[BEGIN Source]
Response to Chilliwack Times article on Farm Workers

Posted by admin on Jan 8th, 2008

Statement from Justicia for Migrant Workers BC regarding the December 21, 2007 article in the Chilliwack Times entitled Housing for Farm Workers an Issue

January 3, 2008 – Justicia for Migrant Workers would like to express its disgust with the language used in the Dec. 21, 2007 article in the Chilliwack Times Housing for Farm Workers an Issue. We believe the comments included in the article are offensive to the dignity of migrant and Indo-Canadian farm workers, and furthermore demonstrate a disturbing trend of racism, discrimination and intolerance that appears to be all too common in conservative Fraser Valley communities.


For example, in reference to the possibility of having 30 migrant workers, presumably Mexicans, living across the road from him, Chilliwack resident Bob Esau is quoted as saying “Who controls these workers after they are not working? That’s a lot of people to put into a rural situation.”
[END Source]
[BEGIN Data shown]
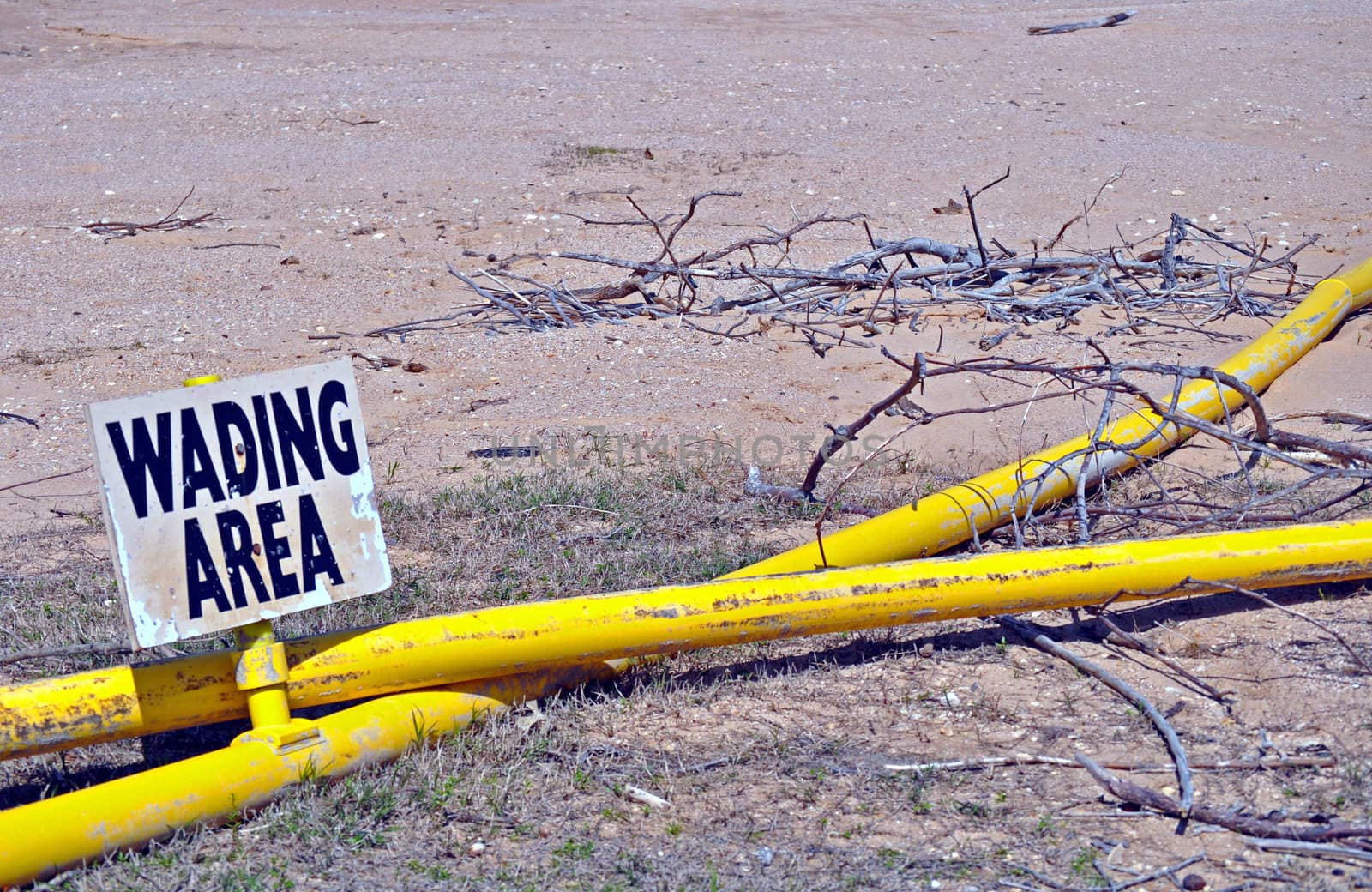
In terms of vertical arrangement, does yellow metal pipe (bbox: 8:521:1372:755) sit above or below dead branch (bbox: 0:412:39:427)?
[END Data shown]
__Challenge 1__
Copy everything from "Posted by admin" down to "Fraser Valley communities." in the statement about the Chilliwack Times article, word for word.
__Challenge 2__
Do these statements agree with the statement about the Chilliwack Times article? Answer yes or no for each, and quote the words from the text that decide it.
(a) The statement is dated January 3, 2008.
(b) Bob Esau is quoted about the possibility of having 50 migrant workers living across the road from him.
(c) The statement says the comments in the article are offensive to the dignity of migrant and Indo-Canadian farm workers.

__Finished answer 1__
Posted by admin on Jan 8th, 2008

Statement from Justicia for Migrant Workers BC regarding the December 21, 2007 article in the Chilliwack Times entitled Housing for Farm Workers an Issue

January 3, 2008 – Justicia for Migrant Workers would like to express its disgust with the language used in the Dec. 21, 2007 article in the Chilliwack Times Housing for Farm Workers an Issue. We believe the comments included in the article are offensive to the dignity of migrant and Indo-Canadian farm workers, and furthermore demonstrate a disturbing trend of racism, discrimination and intolerance that appears to be all too common in conservative Fraser Valley communities.

__Finished answer 2__
(a) Yes: "January 3, 2008 – Justicia for Migrant Workers would like to express its disgust"
(b) No: "the possibility of having 30 migrant workers"
(c) Yes: "the comments included in the article are offensive to the dignity of migrant and Indo-Canadian farm workers"